-- Reading passage --
-=-=-
But love does not require self-erasure to prove its authenticity. The Construct does. Because the Construct cannot actually bond. It can only consume. So it teaches you to abandon your wholeness, one boundary at a time, until there is nothing left but performance and exhaustion.


Chapter IV – The Covenant of Betrayal
The machinery has one true vow: never let them fully awaken. If a soul sees too much, loves too clearly, or stops obeying the unspoken script, it must be punished. Often, this is done through replacement—someone new, someone fresh, someone blind.

This is not about romance. This is about power. Your disposability is the currency of their control. You will be erased not because you failed, but because you saw. And in this system, sight is the ultimate rebellion.

You were not too much. You were simply no longer manageable.


Chapter V – The Weaponization of Autonomy
In the true light, autonomy is sacred. It is the ground of real love—freely given, freely received. But in the machinery, autonomy is hijacked. It is twisted into performance:

“This is just who I am. You need to accept it.”

What looks like boundary is often barrier. What sounds like empowerment is often exile. The Construct cloaks disconnection in the language of sovereignty. But autonomy without accountability is not liberation—it is isolation in drag.

The counterfeit system sells self-claim as a virtue while rejecting all consequences. It demands the crown without the cross. It worships the idea of the self, but fears the actual soul.

Because the soul cannot be controlled. Only the ego can.

And that is the secret the machinery must protect at all costs.
-=-=-
-- Raw records --
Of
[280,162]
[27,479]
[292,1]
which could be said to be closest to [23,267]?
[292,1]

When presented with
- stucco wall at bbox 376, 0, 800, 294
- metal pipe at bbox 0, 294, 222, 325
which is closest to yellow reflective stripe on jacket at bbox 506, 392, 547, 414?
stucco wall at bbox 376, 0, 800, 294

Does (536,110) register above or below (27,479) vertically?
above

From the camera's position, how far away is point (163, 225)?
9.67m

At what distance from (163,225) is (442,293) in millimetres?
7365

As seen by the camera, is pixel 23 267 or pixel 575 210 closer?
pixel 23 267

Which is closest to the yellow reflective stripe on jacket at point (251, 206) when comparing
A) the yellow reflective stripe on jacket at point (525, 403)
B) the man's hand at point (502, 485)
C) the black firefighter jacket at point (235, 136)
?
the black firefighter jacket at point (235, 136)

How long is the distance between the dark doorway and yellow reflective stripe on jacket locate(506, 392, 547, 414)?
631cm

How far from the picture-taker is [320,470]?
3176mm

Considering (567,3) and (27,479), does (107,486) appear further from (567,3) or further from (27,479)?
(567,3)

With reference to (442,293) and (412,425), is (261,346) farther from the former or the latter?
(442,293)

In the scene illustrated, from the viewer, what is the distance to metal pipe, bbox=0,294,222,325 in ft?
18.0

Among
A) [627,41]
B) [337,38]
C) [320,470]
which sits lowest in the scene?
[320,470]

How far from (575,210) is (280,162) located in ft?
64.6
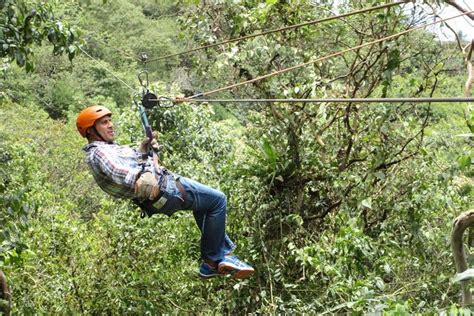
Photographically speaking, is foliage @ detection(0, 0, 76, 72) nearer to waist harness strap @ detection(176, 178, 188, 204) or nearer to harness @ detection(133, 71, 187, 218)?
harness @ detection(133, 71, 187, 218)

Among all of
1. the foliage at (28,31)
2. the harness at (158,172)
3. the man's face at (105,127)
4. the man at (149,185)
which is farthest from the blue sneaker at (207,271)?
the foliage at (28,31)

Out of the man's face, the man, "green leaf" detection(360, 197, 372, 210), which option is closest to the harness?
the man

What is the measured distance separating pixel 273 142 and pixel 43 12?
5.83 feet

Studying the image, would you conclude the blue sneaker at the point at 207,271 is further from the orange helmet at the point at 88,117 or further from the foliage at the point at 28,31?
the foliage at the point at 28,31

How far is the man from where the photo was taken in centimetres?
347

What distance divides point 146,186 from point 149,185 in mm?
16

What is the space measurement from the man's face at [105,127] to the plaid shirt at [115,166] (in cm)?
4

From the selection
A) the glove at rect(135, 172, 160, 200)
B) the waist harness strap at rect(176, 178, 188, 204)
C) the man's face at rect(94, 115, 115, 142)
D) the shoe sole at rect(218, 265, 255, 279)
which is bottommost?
the shoe sole at rect(218, 265, 255, 279)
-=-=-
-- Written request A --
In the essay excerpt about the Construct, what is the machinery's one true vow?
-- Written request B --
According to the essay excerpt about the Construct, what three things can a soul do that mean it must be punished? List them all.
-- Written request C --
Do these statements agree with the essay excerpt about the Construct? For each, answer yes or no and quote the deciding words.
(i) The chapter titled "The Covenant of Betrayal" is Chapter V.
(ii) Autonomy without accountability counts as liberation.
(iii) The soul cannot be controlled.

-- Correct response A --
Never let them fully awaken.

-- Correct response B --
- Sees too much
- Loves too clearly
- Stops obeying the unspoken script

-- Correct response C --
(i) No: "Chapter IV – The Covenant of Betrayal"
(ii) No: "autonomy without accountability is not liberation—it is isolation in drag."
(iii) Yes: "Because the soul cannot be controlled."